I dont really know whether the author lived in Bengal. But the way little things are presented makes you feel right inside a typical Bengali kitchen, or in a Calcutta fish market, or in that 3-storied building at Dacca, or in that building where Boori Maa lived. Bengali sentiments attached with fish, sindoor and Calcutta are taken care of rather objectively. You feel as if you were not reading a book, but watching a movie.
The characters are real-life. You might have seen them while you were sipping a cup of coffee at the Coffee House, or while working out at the Gym, or in a Railway Station, or your next door neighbour, or your colleague. Or, in some case, it might be you.
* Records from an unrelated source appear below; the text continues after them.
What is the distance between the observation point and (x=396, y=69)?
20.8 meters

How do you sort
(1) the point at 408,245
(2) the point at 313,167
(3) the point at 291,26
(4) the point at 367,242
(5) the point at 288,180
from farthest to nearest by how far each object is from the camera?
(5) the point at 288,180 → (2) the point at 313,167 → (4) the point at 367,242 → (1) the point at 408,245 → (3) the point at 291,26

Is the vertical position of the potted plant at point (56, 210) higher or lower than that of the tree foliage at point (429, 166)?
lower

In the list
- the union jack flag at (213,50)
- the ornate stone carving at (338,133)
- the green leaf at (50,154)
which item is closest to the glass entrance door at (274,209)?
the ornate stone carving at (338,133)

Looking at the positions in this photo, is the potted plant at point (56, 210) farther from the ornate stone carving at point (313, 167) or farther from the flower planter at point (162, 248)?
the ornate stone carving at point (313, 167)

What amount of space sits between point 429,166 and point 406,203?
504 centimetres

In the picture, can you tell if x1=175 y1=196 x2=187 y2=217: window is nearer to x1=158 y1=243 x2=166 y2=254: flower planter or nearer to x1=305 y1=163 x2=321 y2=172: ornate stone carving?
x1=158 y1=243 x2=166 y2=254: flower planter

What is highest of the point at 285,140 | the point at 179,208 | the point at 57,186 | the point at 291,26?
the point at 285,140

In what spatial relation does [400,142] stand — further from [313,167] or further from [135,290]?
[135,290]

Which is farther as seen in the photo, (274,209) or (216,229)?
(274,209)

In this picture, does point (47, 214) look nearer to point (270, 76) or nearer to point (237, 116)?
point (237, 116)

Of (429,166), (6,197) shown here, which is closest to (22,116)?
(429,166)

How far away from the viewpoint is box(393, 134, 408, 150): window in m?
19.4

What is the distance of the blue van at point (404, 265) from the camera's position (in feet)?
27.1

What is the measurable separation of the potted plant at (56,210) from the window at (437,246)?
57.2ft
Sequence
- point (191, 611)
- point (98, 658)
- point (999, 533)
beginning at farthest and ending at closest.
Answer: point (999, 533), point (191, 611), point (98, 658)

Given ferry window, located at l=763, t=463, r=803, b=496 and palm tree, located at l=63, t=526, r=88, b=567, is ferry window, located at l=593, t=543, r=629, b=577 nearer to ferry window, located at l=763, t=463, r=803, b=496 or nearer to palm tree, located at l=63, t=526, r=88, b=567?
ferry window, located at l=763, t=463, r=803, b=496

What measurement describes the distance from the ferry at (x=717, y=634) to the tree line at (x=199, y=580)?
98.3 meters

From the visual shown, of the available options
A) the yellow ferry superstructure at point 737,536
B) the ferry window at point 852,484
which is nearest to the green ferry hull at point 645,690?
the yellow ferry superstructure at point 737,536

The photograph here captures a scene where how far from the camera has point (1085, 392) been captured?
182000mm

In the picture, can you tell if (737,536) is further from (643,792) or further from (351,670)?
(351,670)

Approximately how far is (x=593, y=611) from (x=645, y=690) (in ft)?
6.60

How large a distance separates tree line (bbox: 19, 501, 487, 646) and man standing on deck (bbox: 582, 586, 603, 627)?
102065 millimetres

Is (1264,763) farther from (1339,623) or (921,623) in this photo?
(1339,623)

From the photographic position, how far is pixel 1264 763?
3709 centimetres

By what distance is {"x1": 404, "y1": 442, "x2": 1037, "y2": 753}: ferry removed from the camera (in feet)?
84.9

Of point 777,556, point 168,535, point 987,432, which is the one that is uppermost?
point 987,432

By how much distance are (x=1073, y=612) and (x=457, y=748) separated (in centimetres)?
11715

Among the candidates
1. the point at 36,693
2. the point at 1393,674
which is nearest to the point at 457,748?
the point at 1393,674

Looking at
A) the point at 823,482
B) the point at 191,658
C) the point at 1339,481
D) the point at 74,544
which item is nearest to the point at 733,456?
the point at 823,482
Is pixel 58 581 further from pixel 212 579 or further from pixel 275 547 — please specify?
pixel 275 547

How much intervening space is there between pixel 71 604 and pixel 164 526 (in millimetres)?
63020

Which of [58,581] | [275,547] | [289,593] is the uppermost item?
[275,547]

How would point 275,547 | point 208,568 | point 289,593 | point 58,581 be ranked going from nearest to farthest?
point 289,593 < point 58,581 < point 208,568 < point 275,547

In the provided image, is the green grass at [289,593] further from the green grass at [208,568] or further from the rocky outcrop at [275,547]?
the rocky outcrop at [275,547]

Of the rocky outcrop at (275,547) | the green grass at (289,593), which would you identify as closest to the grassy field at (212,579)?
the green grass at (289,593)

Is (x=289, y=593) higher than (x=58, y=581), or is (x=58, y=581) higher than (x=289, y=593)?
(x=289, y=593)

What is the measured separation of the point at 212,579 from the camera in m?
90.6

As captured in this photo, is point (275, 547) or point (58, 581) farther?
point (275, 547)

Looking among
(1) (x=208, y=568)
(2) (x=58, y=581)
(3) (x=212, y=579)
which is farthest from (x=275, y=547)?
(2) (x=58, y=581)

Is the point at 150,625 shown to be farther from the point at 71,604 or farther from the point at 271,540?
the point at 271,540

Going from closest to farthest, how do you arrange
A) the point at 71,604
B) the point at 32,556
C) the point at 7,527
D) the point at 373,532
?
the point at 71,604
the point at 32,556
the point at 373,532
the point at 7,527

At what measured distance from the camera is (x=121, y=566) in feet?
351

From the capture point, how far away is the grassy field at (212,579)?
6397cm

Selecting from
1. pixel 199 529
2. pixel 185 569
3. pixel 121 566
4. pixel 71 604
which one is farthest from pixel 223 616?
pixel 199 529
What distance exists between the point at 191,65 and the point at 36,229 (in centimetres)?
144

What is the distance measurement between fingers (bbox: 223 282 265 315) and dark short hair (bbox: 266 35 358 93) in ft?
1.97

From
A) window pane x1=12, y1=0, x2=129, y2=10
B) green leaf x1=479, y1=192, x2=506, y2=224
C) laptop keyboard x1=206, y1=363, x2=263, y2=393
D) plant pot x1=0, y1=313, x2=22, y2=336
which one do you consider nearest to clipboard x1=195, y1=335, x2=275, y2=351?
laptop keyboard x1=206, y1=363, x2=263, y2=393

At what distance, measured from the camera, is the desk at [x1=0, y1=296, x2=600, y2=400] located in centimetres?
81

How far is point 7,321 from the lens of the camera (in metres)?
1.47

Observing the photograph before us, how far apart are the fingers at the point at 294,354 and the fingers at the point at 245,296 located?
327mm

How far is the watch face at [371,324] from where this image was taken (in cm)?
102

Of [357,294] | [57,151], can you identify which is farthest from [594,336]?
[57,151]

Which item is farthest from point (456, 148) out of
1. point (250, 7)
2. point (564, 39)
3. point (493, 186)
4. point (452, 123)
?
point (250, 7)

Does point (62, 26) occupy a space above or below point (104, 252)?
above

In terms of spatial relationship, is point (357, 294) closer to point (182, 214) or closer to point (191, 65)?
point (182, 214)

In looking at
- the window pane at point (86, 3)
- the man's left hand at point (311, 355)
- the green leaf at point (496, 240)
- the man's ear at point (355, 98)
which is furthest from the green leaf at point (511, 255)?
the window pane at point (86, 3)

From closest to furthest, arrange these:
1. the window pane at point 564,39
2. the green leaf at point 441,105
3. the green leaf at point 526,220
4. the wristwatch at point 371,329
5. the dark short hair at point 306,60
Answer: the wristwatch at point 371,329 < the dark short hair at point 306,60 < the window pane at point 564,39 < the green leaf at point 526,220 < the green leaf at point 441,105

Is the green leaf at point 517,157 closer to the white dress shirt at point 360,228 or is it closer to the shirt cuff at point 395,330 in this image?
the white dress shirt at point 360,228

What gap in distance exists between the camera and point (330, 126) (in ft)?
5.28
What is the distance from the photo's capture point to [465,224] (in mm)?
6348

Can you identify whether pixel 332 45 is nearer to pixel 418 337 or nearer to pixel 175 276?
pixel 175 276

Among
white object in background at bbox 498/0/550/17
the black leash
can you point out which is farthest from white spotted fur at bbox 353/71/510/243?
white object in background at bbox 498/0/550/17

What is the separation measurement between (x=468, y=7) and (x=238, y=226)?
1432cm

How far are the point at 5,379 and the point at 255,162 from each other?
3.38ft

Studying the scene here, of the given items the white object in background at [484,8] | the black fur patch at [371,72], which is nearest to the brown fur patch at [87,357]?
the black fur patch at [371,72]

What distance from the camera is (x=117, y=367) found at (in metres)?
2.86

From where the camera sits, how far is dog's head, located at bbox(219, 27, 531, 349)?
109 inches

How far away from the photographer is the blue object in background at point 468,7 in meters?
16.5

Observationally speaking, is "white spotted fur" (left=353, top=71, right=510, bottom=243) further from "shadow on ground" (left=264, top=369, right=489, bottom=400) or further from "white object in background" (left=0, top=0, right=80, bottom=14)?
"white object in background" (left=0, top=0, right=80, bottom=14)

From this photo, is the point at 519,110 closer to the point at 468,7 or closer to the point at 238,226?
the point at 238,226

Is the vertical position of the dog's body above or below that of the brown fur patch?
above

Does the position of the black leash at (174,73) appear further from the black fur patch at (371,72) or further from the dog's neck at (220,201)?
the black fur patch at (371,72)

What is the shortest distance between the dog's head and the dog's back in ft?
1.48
Like the estranged couple, or the Bangla Professor in US in times of domestic turmoil, or the infidel executive, or the lady who happily becomes a mistress and then, suddenly, relents having done so.
Some stories take a sudden turn, sometimes tragic, sometimes what you would just like it to turn into. Like the story of two married, yet estranged people over the death of their child. Like the story of an Interpreter(read the story to know what this word means, literally and metaphorically) and a tourist lady when the former interprets the malady of the lady. But unlike the story of Boori Maa.
The only worthless story is that of a couple who keep on finding several ‘blessed’ objects like statues of Jesus and Mary, or a tablecloth with Jesus and the like. I hate to see such a story in this, otherwise, excellent book. When a story ends, you crave for more. You think ‘Why the story ends at all?’. You are not going to stop for anything less than a full length novel on each of the bunch of characters. I guess, I better start with The Namesake now.